My eyes snagged on one particular mailer with a red phoenix logo in the bottom corner.
Clinical Trials Now Open!
Enroll today, and help us discover a better tomorrow.
Eligible enrollees may be entitled to a stipend. Contact a Phoenix rep today for more information.
“Taryn?” Brea asked, voice quiet.
To the left of the text stood a woman, smiling and looking down at her baby belly, stroking it lovingly.
I felt my blood thrumming through my eyes and behind my ears. The paper was pulled slowly from my fingers, but I didn’t move. An arm wrapped around my shoulders. The scents around me changed from ripe and sweet to burnt and molding.
My heart pounded in my chest. Lights flickered at the edges of my vision, and my chest felt tight.
“They're restarting the project.” My voice was leaden. “It’s not over.”
I mentally went through the checklist of evidence we had. Hunting cam footage of the vans crashing through the gate, sounds of gunfire and struggle. Days later, right at the edge of one of the frames, the fucker dragging me back to the others.
Vikki’s documents from the first round of pregnancy trials. The connections she’d made to all the missing omegas. And everything she’d managed to pull from the Phoenix Lab servers before our hasty retreat.
All my medical test results and imaging. Graphs and charts that I couldn’t decipher but Brooks assured me added to the full picture.

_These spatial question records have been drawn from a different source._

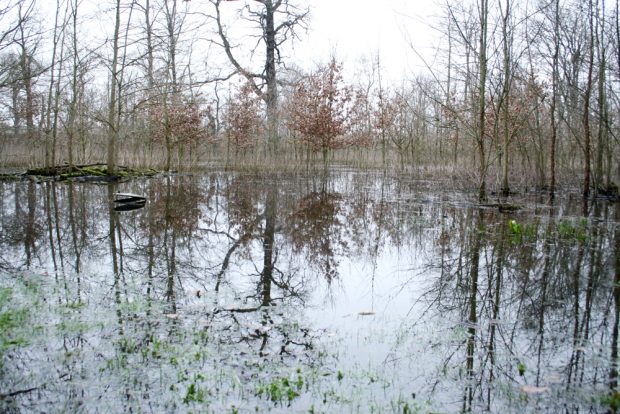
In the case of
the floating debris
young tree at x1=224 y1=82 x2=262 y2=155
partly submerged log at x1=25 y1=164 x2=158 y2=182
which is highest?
young tree at x1=224 y1=82 x2=262 y2=155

Then there were the video files. I could only imagine what those revealed. Nova's, too.
I slammed my hands on the stone countertops before combing my fingers through my hair and leaning my forehead on my arms.
It wasn’t enough.
They’d bury it. Or they’d spin it.
Like they had the omegas they’d taken and discarded like trash. And who knew even what else.
How could we have a mountain of physical evidence, not to mention our own witness accounts, and still be so utterly empty-handed?
My lip wobbled. “They’re just going to keep doing this, and we can’t do a damn thing about it.” I looked up, meeting Lin’s concerned gaze. “But we have to do fucking something.”
It can’t have all been for nothing.
Even before exchanging bond bites with Lin, I’d been fairly sure he could read my mind.
Now that he had a direct pipeline to my rawest emotions, I may as well have had ticker tape scrolling across my forehead blaring FEELINGS OF INADEQUACY!
SURVIVOR’S GUILT IS A BITCH! RIGHTEOUS ANGER AT CASUAL INJUSTICE!
He cupped my cheek with his hand and placed a tender kiss on my forehead. “The fight’s not over yet, sweet omega,” he whispered against my skin. “Empires take time to build, but I promise you, they crumble much faster."